[Problem]
Only the lines from the one holding "Espectacular arroz amarillo" through the end of the records below are to be reproduced exactly, and pictures are to be omitted.

Web page caption snippets
——————

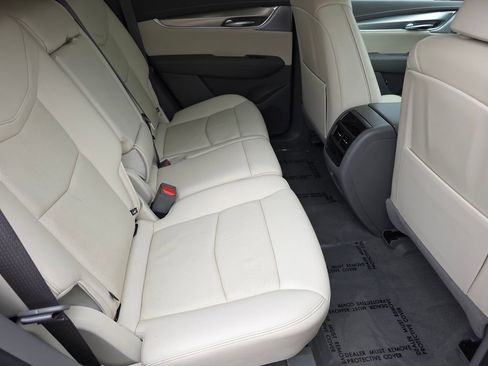 Used 2021 Cadillac XT5 Premium Luxury w/ LPO, Premium Carpet Package image 19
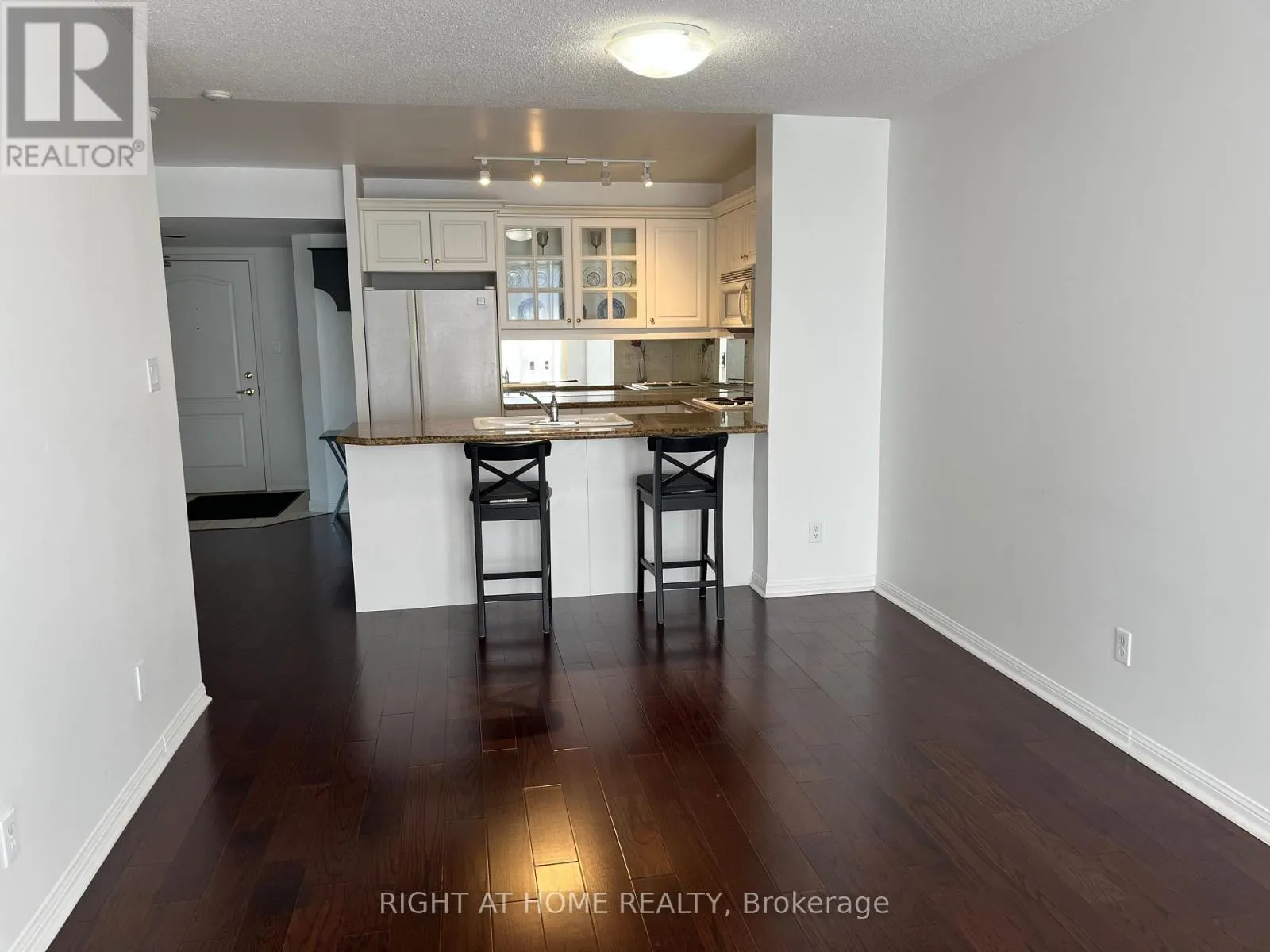 PH1 - 3130 YONGE STREET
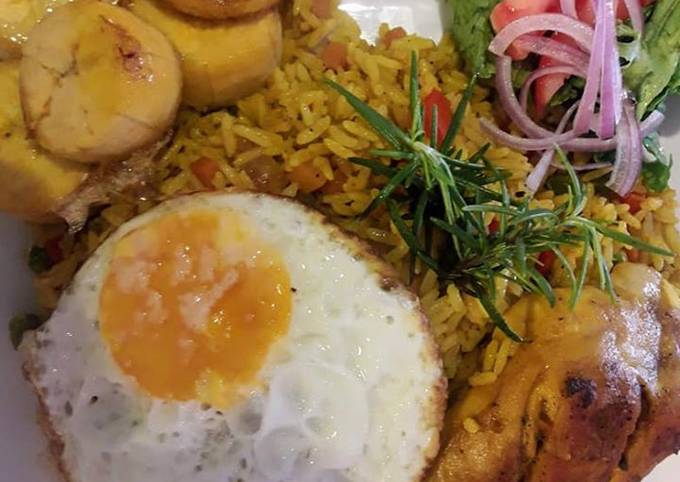 Espectacular arroz amarillo con pollo frito, fácil y económico con su ...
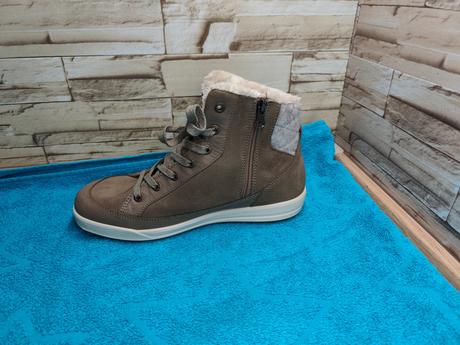 Lowa 41 - dámske kožené zateplené gore-tex topánky, lowa,41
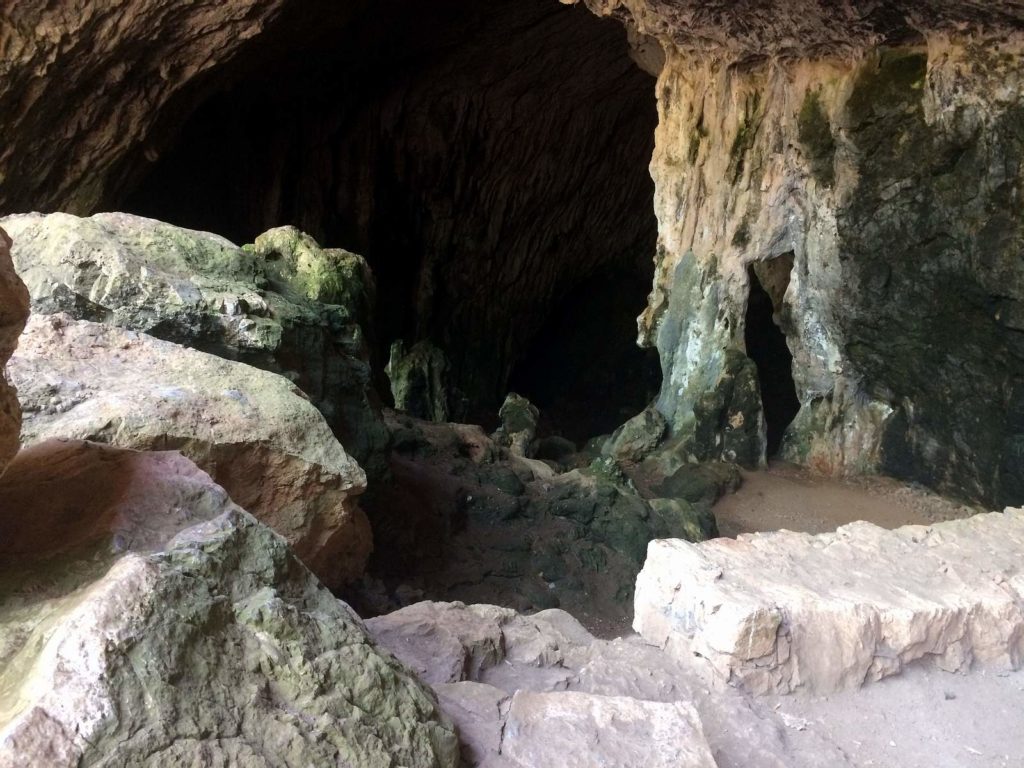 Боковая часть пещеры Св. Параскевы на Крите.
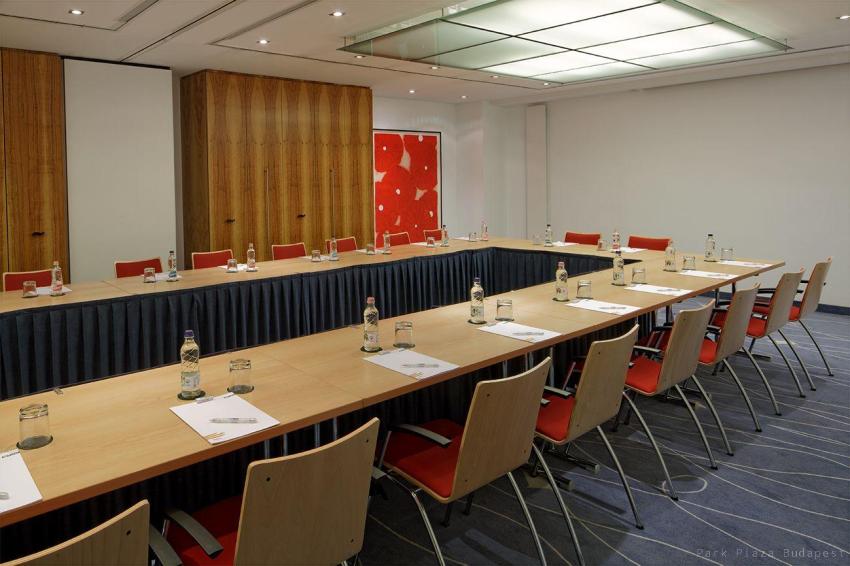 Tapestry room 1-3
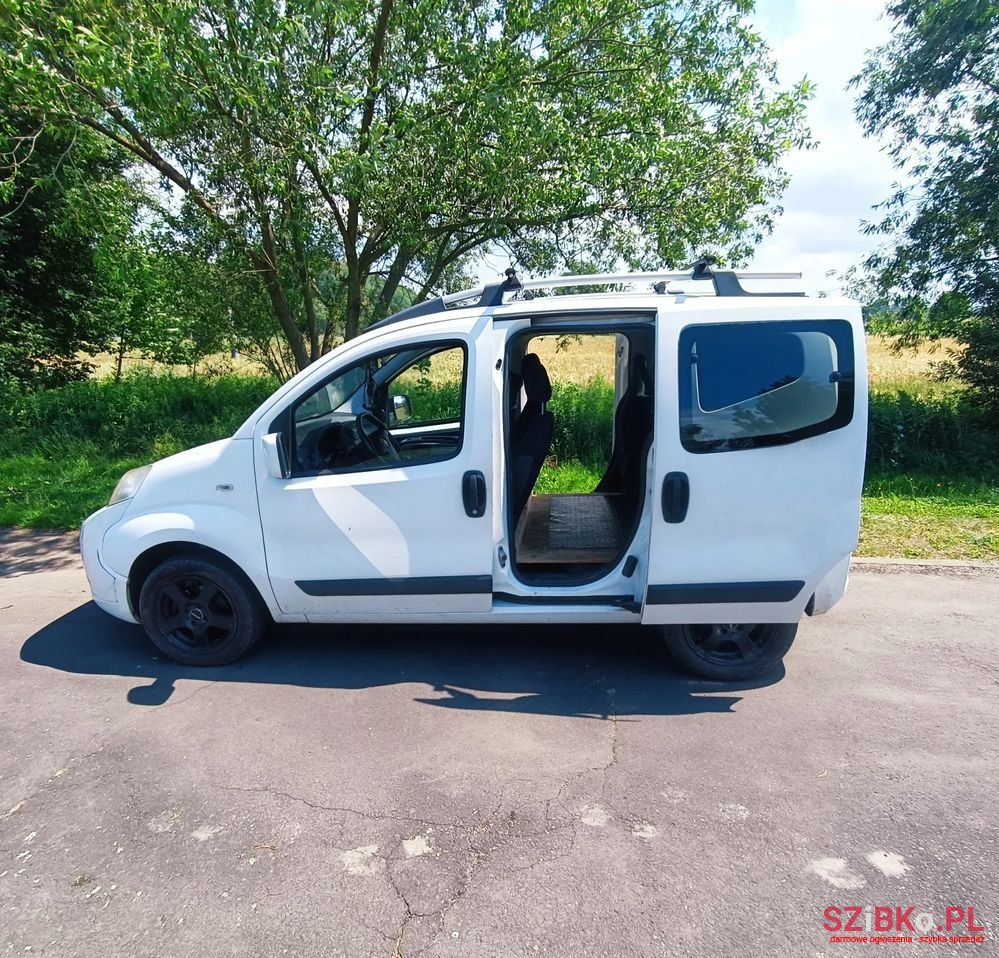 2011' Fiat Qubo photo #4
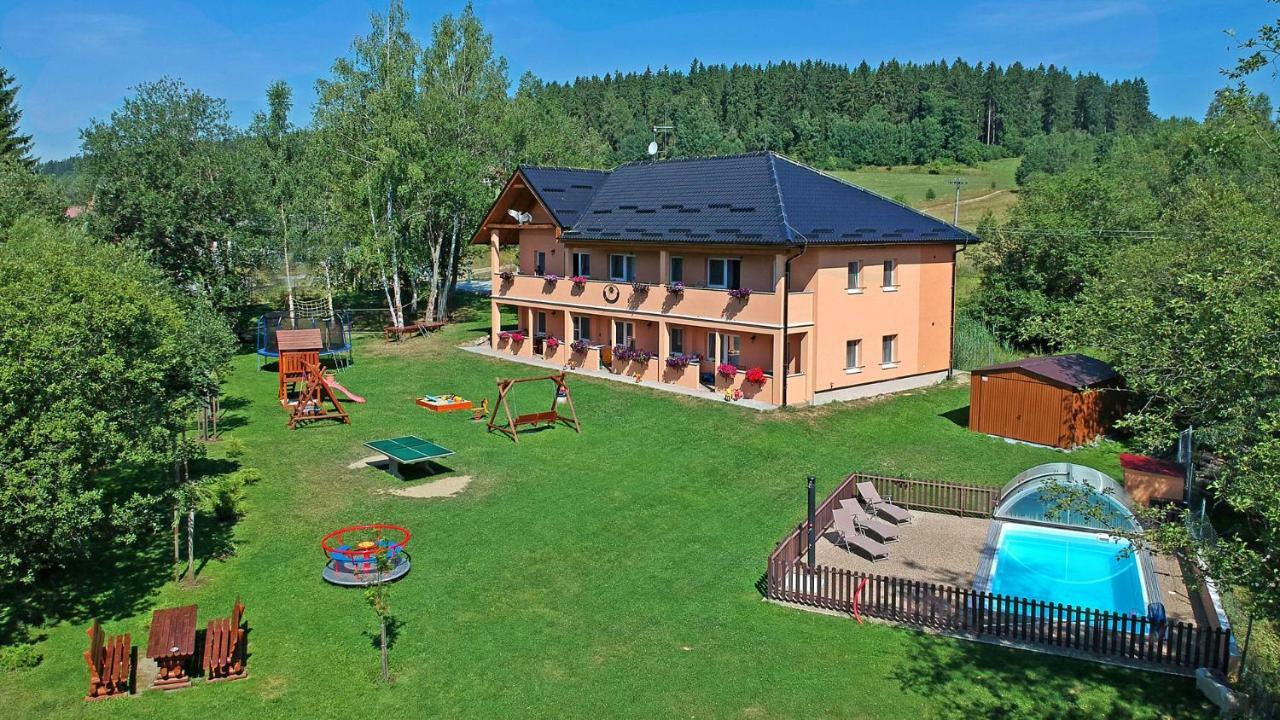 Apartments Nad Rybniky Horní Planá Buitenkant foto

——————

[Answer section]
 Espectacular arroz amarillo con pollo frito, fácil y económico con su ...
 Lowa 41 - dámske kožené zateplené gore-tex topánky, lowa,41
 Боковая часть пещеры Св. Параскевы на Крите.
 Tapestry room 1-3
 2011' Fiat Qubo photo #4
 Apartments Nad Rybniky Horní Planá Buitenkant foto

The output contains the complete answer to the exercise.